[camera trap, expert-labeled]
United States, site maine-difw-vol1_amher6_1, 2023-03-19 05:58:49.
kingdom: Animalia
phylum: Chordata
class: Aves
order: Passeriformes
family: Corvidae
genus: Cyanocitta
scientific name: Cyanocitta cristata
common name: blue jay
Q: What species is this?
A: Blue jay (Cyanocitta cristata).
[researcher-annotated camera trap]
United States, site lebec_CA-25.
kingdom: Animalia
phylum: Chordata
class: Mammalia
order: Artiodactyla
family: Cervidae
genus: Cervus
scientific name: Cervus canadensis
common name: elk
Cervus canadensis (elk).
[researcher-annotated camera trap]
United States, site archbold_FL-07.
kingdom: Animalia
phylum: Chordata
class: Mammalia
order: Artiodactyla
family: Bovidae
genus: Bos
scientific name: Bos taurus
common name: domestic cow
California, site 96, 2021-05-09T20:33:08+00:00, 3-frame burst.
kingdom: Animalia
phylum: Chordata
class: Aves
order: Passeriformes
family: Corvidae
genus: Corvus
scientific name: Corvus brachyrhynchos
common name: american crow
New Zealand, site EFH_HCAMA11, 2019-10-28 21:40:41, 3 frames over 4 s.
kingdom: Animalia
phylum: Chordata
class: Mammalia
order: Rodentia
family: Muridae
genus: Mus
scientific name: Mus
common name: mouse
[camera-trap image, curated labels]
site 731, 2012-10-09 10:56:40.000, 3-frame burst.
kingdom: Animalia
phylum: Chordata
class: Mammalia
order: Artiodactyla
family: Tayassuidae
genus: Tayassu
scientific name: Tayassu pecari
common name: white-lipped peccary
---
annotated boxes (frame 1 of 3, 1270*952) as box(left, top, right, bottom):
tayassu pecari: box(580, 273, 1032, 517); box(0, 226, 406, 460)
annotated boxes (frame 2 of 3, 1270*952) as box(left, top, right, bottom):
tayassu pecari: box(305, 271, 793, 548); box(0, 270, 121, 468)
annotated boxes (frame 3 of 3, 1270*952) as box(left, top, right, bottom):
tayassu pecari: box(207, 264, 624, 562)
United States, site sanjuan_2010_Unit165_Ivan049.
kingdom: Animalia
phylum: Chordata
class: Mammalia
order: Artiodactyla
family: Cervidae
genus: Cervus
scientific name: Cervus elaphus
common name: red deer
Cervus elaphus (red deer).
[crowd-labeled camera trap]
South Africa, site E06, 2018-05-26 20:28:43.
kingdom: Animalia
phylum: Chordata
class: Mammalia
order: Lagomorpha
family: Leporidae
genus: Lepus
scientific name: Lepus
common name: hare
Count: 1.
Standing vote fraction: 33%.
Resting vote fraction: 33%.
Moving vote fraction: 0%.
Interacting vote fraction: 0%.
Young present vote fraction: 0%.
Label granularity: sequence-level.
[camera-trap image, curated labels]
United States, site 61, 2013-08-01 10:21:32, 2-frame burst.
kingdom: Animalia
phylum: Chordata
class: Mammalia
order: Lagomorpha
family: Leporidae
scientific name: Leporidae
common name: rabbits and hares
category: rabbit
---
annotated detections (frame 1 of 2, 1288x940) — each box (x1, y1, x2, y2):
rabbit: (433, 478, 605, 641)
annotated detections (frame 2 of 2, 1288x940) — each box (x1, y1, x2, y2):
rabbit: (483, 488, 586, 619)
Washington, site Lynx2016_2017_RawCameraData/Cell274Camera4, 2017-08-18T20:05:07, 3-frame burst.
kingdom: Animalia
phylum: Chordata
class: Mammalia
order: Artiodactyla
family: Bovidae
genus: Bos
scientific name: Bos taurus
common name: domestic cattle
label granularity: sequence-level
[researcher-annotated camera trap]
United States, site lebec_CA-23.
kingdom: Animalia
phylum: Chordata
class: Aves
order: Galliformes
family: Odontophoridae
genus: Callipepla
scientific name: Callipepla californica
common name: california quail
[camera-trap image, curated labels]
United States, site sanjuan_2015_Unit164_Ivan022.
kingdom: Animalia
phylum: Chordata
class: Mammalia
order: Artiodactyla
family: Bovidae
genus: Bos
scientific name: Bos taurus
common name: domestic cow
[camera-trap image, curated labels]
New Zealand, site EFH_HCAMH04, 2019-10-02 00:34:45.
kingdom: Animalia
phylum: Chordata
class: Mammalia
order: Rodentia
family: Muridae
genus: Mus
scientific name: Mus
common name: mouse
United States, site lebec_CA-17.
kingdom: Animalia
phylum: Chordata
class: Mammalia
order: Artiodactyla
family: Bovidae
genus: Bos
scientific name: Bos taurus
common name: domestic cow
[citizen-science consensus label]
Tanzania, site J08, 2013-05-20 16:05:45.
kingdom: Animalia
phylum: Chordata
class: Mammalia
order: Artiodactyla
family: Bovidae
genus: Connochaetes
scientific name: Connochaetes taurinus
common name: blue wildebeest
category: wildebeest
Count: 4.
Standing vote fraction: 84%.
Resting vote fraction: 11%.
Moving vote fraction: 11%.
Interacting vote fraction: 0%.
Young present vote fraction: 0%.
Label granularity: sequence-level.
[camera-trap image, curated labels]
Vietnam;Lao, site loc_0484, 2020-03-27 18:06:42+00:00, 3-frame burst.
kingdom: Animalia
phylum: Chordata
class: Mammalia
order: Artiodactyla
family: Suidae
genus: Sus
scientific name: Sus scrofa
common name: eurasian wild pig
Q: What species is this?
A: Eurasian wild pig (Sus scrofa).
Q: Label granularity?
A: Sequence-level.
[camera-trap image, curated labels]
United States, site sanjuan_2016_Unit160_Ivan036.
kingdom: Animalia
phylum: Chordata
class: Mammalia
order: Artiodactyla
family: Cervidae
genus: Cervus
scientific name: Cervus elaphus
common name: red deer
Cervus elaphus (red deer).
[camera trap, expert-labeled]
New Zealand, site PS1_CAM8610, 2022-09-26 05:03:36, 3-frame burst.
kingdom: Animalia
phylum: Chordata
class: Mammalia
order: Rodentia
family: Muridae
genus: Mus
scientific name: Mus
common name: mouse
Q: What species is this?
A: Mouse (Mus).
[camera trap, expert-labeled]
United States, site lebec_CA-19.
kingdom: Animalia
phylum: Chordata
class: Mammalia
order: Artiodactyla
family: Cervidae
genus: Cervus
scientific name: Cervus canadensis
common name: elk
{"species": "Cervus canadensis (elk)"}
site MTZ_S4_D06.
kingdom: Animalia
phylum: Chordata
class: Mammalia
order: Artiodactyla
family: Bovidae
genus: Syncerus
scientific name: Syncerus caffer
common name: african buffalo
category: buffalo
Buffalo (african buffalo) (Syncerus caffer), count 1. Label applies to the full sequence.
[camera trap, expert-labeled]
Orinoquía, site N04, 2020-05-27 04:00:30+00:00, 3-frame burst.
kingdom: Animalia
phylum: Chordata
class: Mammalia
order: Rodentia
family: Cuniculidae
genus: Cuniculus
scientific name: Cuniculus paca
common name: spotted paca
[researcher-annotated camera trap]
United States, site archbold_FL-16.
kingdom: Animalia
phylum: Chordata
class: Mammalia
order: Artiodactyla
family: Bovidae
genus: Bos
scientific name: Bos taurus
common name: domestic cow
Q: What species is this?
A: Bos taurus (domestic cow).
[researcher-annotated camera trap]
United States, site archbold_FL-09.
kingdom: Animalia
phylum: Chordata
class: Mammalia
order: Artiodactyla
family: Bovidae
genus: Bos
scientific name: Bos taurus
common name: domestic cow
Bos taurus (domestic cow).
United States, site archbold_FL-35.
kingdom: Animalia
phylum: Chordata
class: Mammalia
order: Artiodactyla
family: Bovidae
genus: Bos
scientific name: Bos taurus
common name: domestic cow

+---+

When a line in the records above contains the word "Moving", copy it.

Moving vote fraction: 0%.
Moving vote fraction: 11%.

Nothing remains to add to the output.